Federal Budget 2021: Liberals extend COVID-19 aid with election top of mind

By The Canadian Press

OTTAWA — The first federal budget in more than two years extends Ottawa’s COVID-19 “lifeline” for workers and struggling businesses another few months as it aims to pull Canada through the pandemic once and for all.

Finance Minister Chrystia Freeland’s first crack at a budget plan is also widely viewed as a pre-election platform with more than $100 million in new spending over the next three years amid record-smashing deficits.

Canada’s debt is now over $1 trillion for the first time ever, after a $354 billion deficit for the pandemic year just over, and an expected deficit of $155 billion for fiscal 2021-22.

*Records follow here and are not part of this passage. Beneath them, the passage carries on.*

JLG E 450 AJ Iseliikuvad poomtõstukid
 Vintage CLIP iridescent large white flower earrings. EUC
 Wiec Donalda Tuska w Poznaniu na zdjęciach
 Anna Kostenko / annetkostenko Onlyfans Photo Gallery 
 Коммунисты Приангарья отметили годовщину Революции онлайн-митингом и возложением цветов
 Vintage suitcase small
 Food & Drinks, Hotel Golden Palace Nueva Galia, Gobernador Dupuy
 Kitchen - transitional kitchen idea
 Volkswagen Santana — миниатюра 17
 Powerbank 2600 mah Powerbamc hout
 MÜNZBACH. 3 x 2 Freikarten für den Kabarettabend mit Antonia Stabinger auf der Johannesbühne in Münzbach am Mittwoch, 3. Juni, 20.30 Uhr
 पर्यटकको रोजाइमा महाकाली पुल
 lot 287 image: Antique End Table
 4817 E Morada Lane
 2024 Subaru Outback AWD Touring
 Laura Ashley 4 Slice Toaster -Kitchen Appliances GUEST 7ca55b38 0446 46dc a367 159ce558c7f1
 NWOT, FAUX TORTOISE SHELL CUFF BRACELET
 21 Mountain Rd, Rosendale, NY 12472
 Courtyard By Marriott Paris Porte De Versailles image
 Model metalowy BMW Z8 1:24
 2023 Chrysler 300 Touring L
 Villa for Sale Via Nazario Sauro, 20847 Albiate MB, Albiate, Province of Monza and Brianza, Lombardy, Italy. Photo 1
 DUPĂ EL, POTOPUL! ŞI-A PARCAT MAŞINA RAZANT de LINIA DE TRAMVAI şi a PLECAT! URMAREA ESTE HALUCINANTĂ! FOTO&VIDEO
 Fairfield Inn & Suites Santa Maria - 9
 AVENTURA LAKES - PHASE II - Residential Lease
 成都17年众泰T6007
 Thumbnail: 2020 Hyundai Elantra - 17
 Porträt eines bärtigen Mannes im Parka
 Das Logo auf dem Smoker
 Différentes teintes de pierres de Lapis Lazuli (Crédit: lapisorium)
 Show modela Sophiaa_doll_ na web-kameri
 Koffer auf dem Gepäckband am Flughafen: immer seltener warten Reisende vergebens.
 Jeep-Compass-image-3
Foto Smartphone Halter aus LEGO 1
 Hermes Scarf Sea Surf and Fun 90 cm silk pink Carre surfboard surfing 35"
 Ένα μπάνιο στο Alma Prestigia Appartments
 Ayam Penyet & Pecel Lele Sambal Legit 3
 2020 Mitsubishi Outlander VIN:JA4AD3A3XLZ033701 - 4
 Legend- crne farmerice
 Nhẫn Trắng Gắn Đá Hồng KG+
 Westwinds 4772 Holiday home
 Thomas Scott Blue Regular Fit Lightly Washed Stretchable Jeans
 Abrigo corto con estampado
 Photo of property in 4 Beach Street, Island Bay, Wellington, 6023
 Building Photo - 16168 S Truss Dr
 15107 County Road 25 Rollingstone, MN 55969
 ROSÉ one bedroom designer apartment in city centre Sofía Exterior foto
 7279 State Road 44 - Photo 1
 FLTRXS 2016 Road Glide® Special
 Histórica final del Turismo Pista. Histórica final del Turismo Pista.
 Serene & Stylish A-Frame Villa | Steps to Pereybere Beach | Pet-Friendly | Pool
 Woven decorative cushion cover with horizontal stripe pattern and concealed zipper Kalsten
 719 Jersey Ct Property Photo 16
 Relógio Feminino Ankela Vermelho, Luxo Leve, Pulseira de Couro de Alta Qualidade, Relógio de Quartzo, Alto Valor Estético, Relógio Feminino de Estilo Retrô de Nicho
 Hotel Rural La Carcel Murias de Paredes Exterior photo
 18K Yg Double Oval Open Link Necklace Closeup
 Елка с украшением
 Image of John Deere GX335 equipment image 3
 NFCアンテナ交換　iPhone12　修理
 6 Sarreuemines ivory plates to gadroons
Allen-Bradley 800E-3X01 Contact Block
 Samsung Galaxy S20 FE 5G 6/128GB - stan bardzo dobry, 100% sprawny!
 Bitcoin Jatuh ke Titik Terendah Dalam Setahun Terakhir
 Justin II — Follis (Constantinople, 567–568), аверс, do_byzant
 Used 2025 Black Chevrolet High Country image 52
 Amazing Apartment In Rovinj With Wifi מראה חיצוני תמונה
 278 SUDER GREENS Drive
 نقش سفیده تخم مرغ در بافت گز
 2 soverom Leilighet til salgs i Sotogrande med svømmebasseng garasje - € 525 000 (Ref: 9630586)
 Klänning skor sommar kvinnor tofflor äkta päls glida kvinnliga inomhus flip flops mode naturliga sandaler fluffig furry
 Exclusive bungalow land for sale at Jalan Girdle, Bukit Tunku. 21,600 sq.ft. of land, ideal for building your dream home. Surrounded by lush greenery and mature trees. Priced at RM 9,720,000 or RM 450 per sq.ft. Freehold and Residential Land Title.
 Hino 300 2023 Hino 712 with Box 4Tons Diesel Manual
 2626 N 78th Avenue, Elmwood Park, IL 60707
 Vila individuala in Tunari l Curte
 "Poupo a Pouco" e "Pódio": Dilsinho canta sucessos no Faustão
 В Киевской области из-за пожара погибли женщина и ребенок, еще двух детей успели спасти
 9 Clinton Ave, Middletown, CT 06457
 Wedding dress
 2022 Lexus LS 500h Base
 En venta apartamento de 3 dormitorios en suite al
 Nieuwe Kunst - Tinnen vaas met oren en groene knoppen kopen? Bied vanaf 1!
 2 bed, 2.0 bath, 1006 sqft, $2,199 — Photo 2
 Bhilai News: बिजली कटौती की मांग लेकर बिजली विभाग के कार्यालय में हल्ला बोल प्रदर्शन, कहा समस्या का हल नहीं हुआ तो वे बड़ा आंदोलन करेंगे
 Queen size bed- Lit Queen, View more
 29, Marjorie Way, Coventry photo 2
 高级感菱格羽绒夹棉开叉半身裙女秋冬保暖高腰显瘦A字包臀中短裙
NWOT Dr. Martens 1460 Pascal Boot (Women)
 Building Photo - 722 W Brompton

That is driven in part by more than $100 million in new spending over the next three years, including costs to maintain federal wage and rent subsidies and aid for laid-off workers, until September now, instead of cutting them off in June.

Freeland is also looking ahead to the post-pandemic Canada the Liberals want to see, one that has $10-a-day childcare, the ability to produce its own vaccines, national long-term care standards and small- and medium-sized businesses equipped with the workers and technology they need to survive.

All of it comes with a pandemic-sized asterisk that things could still change drastically if vaccine supplies are delayed or they prove not to work that well against emerging variants of the virus.